I’ve been playing guitar on so many people’s records that I can approach my songs like they aren’t even my songs. I’m not precious with them and I don’t become limited by that. Let’s just make the arrangement awesome. That was when the first record started to come together for me when I was writing for the sake of writing and not judging things too early. It’s been creatively liberating for me again and I feel lighter having recorded most of the songs that were in my catalog.
Most of your songwriting from Tumbleweed Wanderers to King Dream move from point A to point B in nice structured ways. The single “Return To Zero” felt like it was one of the first songs of yours to sit in one spot and vibe out in one area.
I’ve had that bridge on a voice memo for six years or something. That progression was really pleasing. A lot of my songs have a concrete structure to them and I’ve been trying to add some more where the chords don’t change too much. It was weird in one way and concrete in another.
Sidebar question: Have you ever thought about all the things you will have recorded of yourself in music and videos as a musician and how you might process them later in life?
Indirectly. Songs are checkpoints of where you were at that moment. The first Tumbleweed record was really raw and it’s the only record we recorded and mixed all to tape. After we put it out we were stoked on it immediately and then we realized we wanted to get more into production and polishing our tones. What’s cool about it is that it was a really honest portrayal and documentation about where we were at then.
I like records that are made quickly or fall in one setting. This phase of recording is the longest I’ve spent recording and seeing something through. You carry songs with you for a while and it’s a weight off your shoulders when you get to record them. Sometimes I realize that maybe I wasn’t ready to record a certain song and that I’ve left it around for older me, like some of these songs are more mid-career songs (laughs). Songs present a challenge and maybe I’m not ready to deliver them the way they should be for a couple years.

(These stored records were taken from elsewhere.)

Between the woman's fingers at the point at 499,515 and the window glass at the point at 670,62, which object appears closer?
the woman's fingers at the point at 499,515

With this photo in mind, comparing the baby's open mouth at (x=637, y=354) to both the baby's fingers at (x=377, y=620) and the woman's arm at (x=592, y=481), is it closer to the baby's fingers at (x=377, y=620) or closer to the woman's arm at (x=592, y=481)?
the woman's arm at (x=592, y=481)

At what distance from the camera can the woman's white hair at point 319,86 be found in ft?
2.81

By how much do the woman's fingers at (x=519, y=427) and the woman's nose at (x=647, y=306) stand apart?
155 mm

What can you share about this music video you were teasing on Instagram? Looks like you got a lot of cool people in cool costumes.
I lucked out and hit the jackpot with my pod of friends. I live with Rainbow Girls and all of their fellas are also musicians, like Lorenzo from The California Honeydrops and our buddy Maz [of Mah Ze Tar] and Eric Long. There’s been a lot of phases of quarantine and it was nice to kind of have a party. Ashley Allred — whose musical project is Schlee — has been making awesome videos with John Courage throughout quarantine and doing a lot of trippy stuff with green screen effects, just really DIY and badass.
She directed the video and I had this idea of a Fast Times at Ridgemont High thing. The song is about taking a long time to grow up and doing the same shit as an adult you were doing as a kid and the video has this time travel thing going on where I’m aging and everyone around me is the same. I had this dark sardonic look on it about aging and being alone and Ashley was like, “if you are still doing things as an old man you were doing when you were young that’s badass, embrace that.” I do hope I’m gigging and hanging out at a bar as an old man (laughs). It’s about following that line of thought when people tell you to “just keep doing your thing” after shows. What does it actually mean to keep doing your thing?
The song is “Living Like a Teenager” and I wrote it in 2016 and recorded it right before the pandemic. It was going to be my summer single but it didn’t feel like the right time with quarantine. This summer will be the summer of living like a teenager!